Generally, wind investments will be affected in four ways, he says. From now on, an investor's earnings must stem largely from power generation rather than from tax savings. Second, a DEM 200,000 cap has been placed on the wind plant losses that can be fully offset against earnings. Beyond the cap, only 50% of wind investment losses can be written-off. Third, special tax write-off rules allowing artificially high accounting losses, applicable only in eastern Germany, have been abolished. Lastly, wind project financing companies will no longer be allowed to actively advertise wind investments as tax write-offs. Existing wind projects that applied for building licence before March 5, 1999, are protected from the changes.
Bold admits that large investors, those, bringing DEM 200,000 or more into a wind project fund, are likely to lose interest. Individuals who buy wind turbines outright will not be hit by the limit -- and this loophole could raise legal problems, Bold says. Neither will small and medium sized investments, such as those that on average invest DEM 45,000 in Bobikiewicz' projects, be affected.
Bianca Frischer from Energikontor, a wind energy planning and financing company based in Bremen, echoes Bold's views, stressing that not much will change initially. "We have smaller investors for whom the write-off limit will hardly play a role," she says, stressing that Energikontor was never a "tax-loss" company. "At Energiekontor, the possibility of tax write-offs will no longer be placed in the foreground, but our projects continue to be absolutely economic."
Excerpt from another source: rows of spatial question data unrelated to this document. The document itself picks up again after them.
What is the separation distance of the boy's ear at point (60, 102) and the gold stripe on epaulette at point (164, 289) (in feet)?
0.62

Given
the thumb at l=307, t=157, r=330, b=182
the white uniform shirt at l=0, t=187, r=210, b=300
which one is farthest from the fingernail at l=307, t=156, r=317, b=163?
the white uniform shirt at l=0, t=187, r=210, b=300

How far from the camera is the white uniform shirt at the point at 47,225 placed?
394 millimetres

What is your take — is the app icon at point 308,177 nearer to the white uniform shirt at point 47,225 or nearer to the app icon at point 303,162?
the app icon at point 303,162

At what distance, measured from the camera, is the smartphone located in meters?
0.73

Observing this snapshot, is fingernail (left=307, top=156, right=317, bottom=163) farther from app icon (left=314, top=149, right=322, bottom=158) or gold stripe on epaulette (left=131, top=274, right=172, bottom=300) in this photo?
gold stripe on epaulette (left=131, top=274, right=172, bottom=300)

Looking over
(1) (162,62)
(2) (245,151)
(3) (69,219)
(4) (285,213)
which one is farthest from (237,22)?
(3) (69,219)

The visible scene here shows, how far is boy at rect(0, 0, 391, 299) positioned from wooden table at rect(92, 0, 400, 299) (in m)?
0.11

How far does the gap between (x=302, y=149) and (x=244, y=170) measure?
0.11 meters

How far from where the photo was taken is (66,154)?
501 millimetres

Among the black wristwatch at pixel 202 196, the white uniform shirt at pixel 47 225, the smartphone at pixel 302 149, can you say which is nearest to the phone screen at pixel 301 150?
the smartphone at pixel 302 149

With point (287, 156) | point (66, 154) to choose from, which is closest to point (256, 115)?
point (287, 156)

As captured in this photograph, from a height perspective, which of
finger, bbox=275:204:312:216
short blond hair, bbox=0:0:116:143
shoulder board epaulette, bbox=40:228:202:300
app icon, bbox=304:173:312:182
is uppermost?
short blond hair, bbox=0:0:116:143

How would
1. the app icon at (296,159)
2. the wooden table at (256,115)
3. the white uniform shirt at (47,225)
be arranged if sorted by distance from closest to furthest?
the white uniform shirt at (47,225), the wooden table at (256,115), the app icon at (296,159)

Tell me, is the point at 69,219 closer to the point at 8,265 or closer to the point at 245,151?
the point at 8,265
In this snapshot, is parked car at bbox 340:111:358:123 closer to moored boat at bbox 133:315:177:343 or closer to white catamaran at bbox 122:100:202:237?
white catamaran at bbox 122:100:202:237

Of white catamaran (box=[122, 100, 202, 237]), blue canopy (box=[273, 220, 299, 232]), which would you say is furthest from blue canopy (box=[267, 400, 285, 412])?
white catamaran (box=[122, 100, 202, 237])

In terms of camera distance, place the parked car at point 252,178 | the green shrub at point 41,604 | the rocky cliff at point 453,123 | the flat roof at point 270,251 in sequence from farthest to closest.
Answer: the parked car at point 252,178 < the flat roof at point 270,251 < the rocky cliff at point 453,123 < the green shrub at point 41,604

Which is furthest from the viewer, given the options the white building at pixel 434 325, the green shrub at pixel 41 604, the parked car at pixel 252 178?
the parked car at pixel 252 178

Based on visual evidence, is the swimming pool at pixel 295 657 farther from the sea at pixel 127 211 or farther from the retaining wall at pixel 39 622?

From 2001, however, the protection period is over. "Before then, we will consider other financing mechanisms that conform with the new legislation," Frischer notes, adding that the situation for investors will most likely worsen slightly. Losses in the first few years will no longer be written off against earnings from other sources, but rather will be hedged against future profits in the life of the plant. The tax-free dividends will be postponed, which is perhaps a small disadvantage to investors, she says.